Drones hovering in Tehran, taking out checkpoints
Over the past week, the Israeli Air Force has been striking members of Iran’s oppressive Basij paramilitary force and its checkpoints across Tehran and elsewhere. The Journal reported that the IAF had sent “fleets of loitering drones” to carry out the strikes.
On Thursday alone, the IDF said it struck Basij soldiers at more than 10 checkpoints and positions in Tehran.
לאחר חיסולו של מפקד יחידת הבסיג': חיל-האוויר תוקף בשעות האחרונות חיילים ועמדות של יחידת הבסיג' שנפרסו ברחבי טהרן pic.twitter.com/8fX2P0RyJ5 — Israeli Air Force (@IAFsite) March 17, 2026
לאחר חיסולו של מפקד יחידת הבסיג': חיל-האוויר תוקף בשעות האחרונות חיילים ועמדות של יחידת הבסיג' שנפרסו ברחבי טהרן pic.twitter.com/8fX2P0RyJ5
— Israeli Air Force (@IAFsite) March 17, 2026
The military said one target was an “emergency position” of the Basij and Islamic Revolutionary Guard Corps, “which had previously served as a football club.”
A source in Tehran told the Journal that police moved another checkpoint in the city’s Vanak neighborhood under a highway bridge to avoid being struck. The report said that much of the intelligence about roadside targets has come via tips from ordinary Iranians.
The IDF said the strikes were “inflicting deep and ongoing blows to the capabilities of the Basij unit.”
Last week, the IDF also said it had struck members of the Basij force at checkpoints in Tehran.
Though the US and Israel have said that only Iranians themselves can topple the Islamic Republic, both countries have spoken of creating the conditions for a popular uprising.
On Tuesday, Prime Minister Benjamin Netanyahu urged Iranians to challenge the Islamic Republic during the holiday of Nowruz, saying Israel was “watching from above.” The remark came despite another report that Israeli officials had warned last week that, as things stood, Iranians would be “slaughtered” if they took to the streets.

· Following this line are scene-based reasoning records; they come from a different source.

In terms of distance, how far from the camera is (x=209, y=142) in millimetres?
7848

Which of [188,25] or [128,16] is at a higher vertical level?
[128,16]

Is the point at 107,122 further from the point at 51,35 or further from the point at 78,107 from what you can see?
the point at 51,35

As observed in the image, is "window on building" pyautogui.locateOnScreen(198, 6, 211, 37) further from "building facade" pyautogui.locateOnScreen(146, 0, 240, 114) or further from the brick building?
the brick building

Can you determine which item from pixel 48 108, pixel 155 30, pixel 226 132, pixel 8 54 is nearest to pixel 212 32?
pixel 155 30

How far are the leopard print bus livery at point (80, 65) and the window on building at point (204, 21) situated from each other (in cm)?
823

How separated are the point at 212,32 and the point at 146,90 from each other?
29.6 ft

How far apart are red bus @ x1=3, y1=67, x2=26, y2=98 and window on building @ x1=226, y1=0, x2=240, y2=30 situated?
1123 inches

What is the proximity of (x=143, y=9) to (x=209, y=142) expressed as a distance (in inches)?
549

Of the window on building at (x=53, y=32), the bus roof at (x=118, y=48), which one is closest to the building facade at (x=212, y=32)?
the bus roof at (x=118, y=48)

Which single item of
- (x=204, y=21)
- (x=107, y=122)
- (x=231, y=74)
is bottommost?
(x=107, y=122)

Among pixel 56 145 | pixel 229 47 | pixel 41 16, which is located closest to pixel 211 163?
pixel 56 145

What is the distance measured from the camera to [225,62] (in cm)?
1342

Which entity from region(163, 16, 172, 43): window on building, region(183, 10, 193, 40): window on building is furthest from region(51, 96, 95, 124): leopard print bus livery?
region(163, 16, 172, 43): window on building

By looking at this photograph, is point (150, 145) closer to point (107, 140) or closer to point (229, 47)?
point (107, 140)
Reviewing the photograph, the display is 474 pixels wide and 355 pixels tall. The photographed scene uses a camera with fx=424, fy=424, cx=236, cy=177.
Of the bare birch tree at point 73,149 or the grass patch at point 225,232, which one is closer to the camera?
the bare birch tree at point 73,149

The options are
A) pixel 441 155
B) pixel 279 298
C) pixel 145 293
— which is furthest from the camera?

The US and Israel launched a bombing campaign on Iran on February 28 after a massive US military buildup in the region and repeated threats by US President Donald Trump to strike Iran, first over its crackdown on anti-regime protesters in January and then over its nuclear program. Iran has responded to the bombing with missile and drone strikes across the region.
It’s unclear how many people were killed in Iran’s brutal crackdown, with estimates from human rights and opposition groups running at between 7,000 and 36,000 people killed, mostly protesters.